[Questions about scenes in images]
[start]

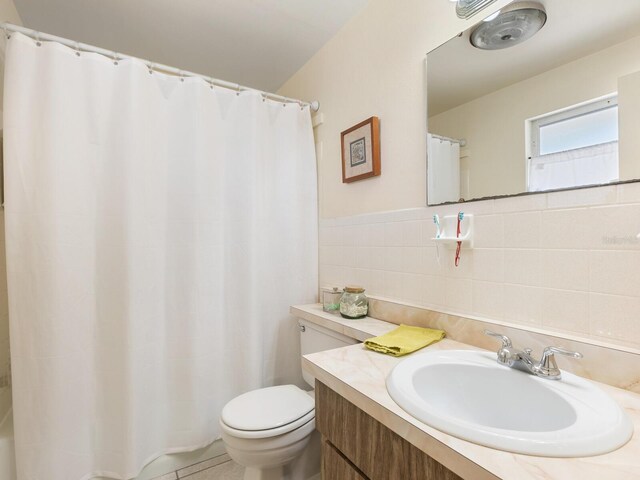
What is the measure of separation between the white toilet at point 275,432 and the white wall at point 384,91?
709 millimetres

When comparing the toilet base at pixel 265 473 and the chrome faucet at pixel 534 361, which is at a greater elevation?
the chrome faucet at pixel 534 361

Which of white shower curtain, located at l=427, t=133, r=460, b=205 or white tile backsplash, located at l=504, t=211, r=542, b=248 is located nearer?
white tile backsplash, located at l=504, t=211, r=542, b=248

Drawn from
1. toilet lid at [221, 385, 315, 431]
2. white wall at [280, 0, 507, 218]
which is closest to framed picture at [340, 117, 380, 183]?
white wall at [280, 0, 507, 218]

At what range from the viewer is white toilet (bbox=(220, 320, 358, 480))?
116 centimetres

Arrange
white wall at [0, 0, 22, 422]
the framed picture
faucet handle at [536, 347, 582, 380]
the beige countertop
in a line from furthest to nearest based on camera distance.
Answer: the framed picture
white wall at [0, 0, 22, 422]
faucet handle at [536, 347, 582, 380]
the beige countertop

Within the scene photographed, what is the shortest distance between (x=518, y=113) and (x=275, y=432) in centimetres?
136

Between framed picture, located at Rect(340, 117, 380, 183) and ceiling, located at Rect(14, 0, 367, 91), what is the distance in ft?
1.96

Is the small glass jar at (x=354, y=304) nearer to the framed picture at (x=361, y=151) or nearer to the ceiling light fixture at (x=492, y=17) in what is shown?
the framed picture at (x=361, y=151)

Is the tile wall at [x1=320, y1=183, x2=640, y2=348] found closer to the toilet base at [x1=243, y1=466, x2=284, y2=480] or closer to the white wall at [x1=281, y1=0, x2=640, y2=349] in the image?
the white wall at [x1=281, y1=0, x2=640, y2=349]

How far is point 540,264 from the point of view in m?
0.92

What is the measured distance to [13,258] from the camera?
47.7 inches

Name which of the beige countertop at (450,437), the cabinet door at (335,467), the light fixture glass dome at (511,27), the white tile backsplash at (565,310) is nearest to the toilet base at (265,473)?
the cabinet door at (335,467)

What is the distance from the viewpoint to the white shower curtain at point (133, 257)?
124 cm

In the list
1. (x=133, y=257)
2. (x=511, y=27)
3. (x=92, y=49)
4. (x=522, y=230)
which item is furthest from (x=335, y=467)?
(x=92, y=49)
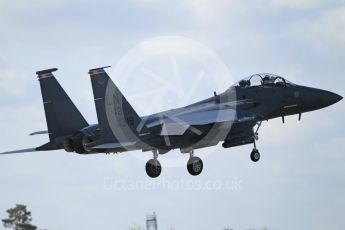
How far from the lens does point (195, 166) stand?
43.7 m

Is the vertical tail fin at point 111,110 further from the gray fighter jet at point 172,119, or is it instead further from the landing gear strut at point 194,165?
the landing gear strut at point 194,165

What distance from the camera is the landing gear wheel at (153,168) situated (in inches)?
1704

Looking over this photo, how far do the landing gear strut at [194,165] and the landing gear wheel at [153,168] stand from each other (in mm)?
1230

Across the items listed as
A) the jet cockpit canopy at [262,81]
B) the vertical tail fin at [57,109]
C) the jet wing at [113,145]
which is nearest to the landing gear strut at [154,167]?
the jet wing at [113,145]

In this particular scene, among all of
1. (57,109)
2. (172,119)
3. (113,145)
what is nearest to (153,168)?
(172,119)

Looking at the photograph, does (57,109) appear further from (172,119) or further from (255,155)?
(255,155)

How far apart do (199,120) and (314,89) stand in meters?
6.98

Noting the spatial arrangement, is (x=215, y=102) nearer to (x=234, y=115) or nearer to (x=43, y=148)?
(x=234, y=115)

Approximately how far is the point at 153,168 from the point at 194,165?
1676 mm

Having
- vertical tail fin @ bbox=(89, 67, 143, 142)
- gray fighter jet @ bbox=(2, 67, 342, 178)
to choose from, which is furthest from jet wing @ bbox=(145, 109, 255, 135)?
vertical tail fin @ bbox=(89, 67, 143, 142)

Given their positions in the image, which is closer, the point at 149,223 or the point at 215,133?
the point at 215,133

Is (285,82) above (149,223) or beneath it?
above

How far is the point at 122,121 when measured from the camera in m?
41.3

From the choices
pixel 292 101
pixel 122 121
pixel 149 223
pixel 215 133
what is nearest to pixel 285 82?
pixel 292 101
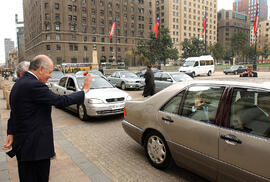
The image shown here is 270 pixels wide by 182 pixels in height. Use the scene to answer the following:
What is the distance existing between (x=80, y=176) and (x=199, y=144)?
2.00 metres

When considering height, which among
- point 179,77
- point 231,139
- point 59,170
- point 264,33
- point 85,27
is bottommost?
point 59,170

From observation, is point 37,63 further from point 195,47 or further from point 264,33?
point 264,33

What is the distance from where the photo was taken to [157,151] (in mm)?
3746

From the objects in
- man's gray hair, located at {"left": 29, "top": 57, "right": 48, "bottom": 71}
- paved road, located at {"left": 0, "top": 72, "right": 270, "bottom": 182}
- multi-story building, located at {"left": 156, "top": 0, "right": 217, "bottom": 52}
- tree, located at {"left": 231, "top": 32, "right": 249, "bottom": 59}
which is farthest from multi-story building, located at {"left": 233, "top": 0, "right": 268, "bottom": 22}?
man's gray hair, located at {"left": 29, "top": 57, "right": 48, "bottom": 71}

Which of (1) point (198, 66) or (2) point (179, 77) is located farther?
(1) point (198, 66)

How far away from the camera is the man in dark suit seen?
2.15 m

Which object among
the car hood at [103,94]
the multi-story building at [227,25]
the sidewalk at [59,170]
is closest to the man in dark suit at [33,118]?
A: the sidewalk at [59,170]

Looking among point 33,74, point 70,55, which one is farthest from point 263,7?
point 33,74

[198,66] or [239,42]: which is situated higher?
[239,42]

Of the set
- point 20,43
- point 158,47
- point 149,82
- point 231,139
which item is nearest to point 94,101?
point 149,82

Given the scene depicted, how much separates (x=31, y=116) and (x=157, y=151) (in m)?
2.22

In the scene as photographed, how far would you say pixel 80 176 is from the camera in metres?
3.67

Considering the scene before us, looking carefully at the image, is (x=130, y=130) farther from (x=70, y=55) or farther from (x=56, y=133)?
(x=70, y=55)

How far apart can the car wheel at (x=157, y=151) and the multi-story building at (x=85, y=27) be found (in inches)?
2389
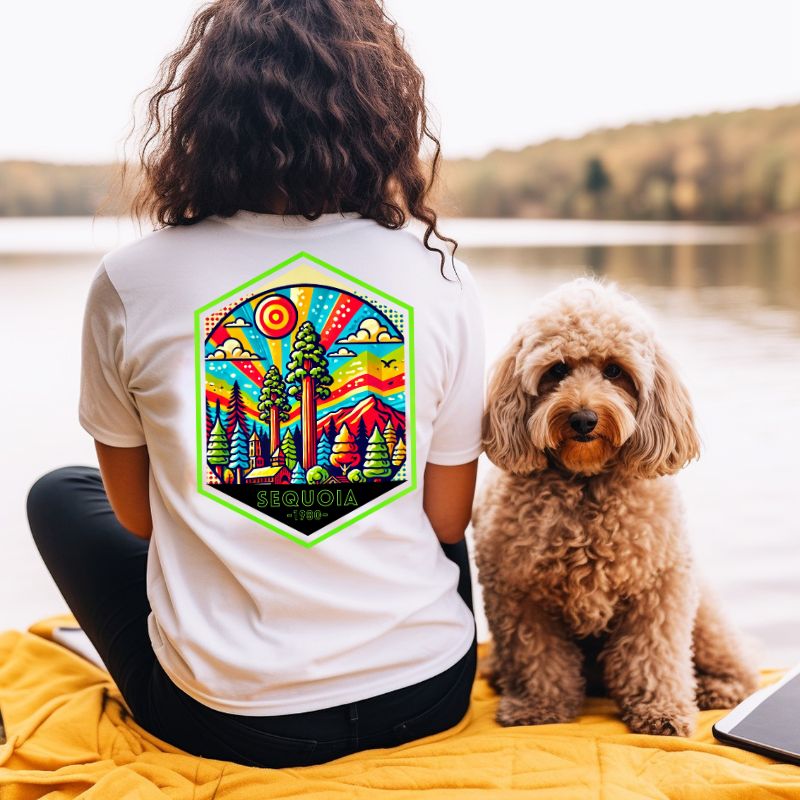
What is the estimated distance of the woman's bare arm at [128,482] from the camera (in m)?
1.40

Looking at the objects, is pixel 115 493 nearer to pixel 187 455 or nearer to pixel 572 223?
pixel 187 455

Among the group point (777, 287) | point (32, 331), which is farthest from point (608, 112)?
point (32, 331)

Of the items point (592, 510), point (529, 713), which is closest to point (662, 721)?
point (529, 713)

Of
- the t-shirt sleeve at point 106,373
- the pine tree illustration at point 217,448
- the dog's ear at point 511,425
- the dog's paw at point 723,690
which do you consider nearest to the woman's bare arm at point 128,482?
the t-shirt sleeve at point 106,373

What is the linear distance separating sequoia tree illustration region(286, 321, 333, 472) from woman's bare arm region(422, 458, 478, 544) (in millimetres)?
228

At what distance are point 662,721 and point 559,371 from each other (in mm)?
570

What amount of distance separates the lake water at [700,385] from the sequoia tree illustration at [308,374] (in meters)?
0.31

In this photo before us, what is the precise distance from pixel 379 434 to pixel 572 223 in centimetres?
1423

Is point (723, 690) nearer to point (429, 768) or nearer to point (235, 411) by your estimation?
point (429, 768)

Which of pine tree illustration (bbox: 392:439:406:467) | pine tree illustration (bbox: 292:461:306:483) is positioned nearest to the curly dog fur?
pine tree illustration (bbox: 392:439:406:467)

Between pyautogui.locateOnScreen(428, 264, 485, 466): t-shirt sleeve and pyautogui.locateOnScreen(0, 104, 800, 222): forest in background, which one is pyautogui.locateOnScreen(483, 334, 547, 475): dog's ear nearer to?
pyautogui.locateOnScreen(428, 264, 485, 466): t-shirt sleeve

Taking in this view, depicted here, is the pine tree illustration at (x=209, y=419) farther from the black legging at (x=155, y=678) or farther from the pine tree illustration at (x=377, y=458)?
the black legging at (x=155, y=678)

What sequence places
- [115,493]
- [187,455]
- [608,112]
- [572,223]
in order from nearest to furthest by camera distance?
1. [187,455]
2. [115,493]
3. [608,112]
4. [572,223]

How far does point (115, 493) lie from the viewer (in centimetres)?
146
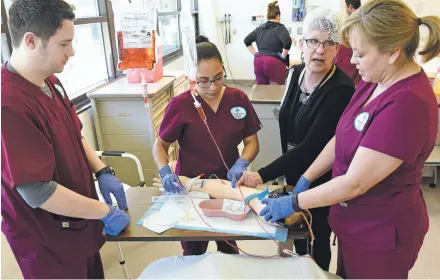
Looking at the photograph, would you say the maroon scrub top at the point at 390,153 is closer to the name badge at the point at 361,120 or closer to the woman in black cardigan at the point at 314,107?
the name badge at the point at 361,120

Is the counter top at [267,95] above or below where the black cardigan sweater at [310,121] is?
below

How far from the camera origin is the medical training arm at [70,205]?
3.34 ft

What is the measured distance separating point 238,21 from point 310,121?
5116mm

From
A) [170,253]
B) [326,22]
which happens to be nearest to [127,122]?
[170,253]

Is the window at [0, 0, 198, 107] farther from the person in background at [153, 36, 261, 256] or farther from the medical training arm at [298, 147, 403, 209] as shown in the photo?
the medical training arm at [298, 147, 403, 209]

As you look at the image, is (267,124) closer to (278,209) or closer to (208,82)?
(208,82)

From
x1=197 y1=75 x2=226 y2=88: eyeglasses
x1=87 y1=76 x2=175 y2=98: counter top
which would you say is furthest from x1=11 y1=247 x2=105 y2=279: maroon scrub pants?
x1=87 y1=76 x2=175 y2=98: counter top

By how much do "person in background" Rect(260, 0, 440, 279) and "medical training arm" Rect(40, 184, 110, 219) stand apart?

[end]

> [Goal of the exercise]
Please repeat the lines from the one containing "As you look" through the end of the records, substituting "nearer to" for "closer to" and leaving everything else unchanged.

> [Solution]
As you look at the image, is (267,124) nearer to (278,209) or nearer to (208,82)?
(208,82)

From
x1=197 y1=75 x2=226 y2=88: eyeglasses
x1=87 y1=76 x2=175 y2=98: counter top
which would you say is furthest from x1=11 y1=247 x2=105 y2=279: maroon scrub pants?
x1=87 y1=76 x2=175 y2=98: counter top

By how much do "person in background" Rect(260, 0, 440, 279) and "medical training arm" Rect(40, 184, 110, 219) stand apart?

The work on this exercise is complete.